Ich hoffe, dass es einer Verwandten bald wieder besser geht. Sie wurde positiv getestet und hat auch unübersehbare Symptome. Wir drücken in der Familie fest die Daumen, dass die junge, hübsche Frau bald wieder auf dem Damm ist. Es kann jeden treffen. Und Corona wird uns das Leben noch sehr lange sehr schwer machen. Warum können wir es nicht einfach so hinnehmen? Wollen wir denn wirklich alle am Beatmungsgerät enden?

Das ist es eben, was mich so unsagbar wütend über Querdenken macht. Und was noch viel schlimmer ist als dieser ganze unsägliche Mummenschanz, den der Haufen da abzieht: Der Zusammenhalt in der Gesellschaft ist in Gefahr, die Akzeptanz ist in Gefahr, der Frieden in der Gesellschaft ist in Gefahr. Man soll niemandem etwas schlimmes wünschen. Aber insgeheim hofft man, dass diese Aktion am Wochenende gesundheitliche Folgen hat, damit die Gesellschaft sieht, wohin Corona führt.

Am Ende bleibt ein ganzer Haufen Wut.

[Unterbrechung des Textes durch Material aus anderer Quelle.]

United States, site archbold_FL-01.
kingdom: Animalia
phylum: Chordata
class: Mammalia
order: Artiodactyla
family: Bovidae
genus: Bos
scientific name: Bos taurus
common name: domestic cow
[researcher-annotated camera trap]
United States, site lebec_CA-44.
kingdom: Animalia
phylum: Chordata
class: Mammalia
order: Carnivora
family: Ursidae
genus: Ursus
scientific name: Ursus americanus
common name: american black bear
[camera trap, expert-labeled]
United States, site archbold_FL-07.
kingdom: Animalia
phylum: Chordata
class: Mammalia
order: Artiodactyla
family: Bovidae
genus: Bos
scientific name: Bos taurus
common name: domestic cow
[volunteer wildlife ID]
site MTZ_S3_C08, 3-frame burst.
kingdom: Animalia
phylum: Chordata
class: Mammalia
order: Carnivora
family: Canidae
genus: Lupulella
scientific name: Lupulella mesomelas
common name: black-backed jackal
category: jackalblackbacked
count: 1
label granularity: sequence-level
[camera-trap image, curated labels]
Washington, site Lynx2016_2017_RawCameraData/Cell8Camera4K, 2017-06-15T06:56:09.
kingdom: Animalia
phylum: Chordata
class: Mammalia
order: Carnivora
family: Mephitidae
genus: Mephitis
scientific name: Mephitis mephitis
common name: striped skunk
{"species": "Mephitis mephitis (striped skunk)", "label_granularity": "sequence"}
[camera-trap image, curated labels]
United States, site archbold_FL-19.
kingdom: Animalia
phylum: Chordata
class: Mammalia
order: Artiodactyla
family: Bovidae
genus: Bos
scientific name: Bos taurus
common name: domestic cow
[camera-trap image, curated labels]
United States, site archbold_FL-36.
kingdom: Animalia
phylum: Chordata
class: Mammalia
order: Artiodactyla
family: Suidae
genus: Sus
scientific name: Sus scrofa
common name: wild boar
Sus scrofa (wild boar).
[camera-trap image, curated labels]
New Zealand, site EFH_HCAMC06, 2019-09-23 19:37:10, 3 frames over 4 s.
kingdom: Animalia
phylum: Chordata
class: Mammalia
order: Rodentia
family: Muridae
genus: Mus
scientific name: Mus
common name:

Wut auf zu wenig Polizei-Engagement beim Durchsetzen der Maßnahmen, Wut auf den Wanderzirkus aus vielen Gründen und Wut auf das Oberverwaltungsgericht, das diese Eskalation am Wochenende zu verantworten hat. Nun ist es so, dass ich mich weiterhin verschanzen werde. Wann sich die Lage überhaupt mal dauerhaft ändern wird, steht in den Sternen. Absehbar ist es nicht. Indes zieht Querdenken als Tross weiter. Vielleicht sind sie woanders schlauer.

2 Replies to “Querdenken in Leipzig: Und alle haben versagt”

  1. Absurd ist es dass irgendjemand annimmt das Menschen die gegen Coronauflagen demostrieren sich an diese halten. Den Spuk vor der Oper hätte man mit dem Springbrunnen und ein paar C-Rohren von der Feuerwehr schnell auflösen können. Wenn man denn den Willen und Mum gehabt hätte.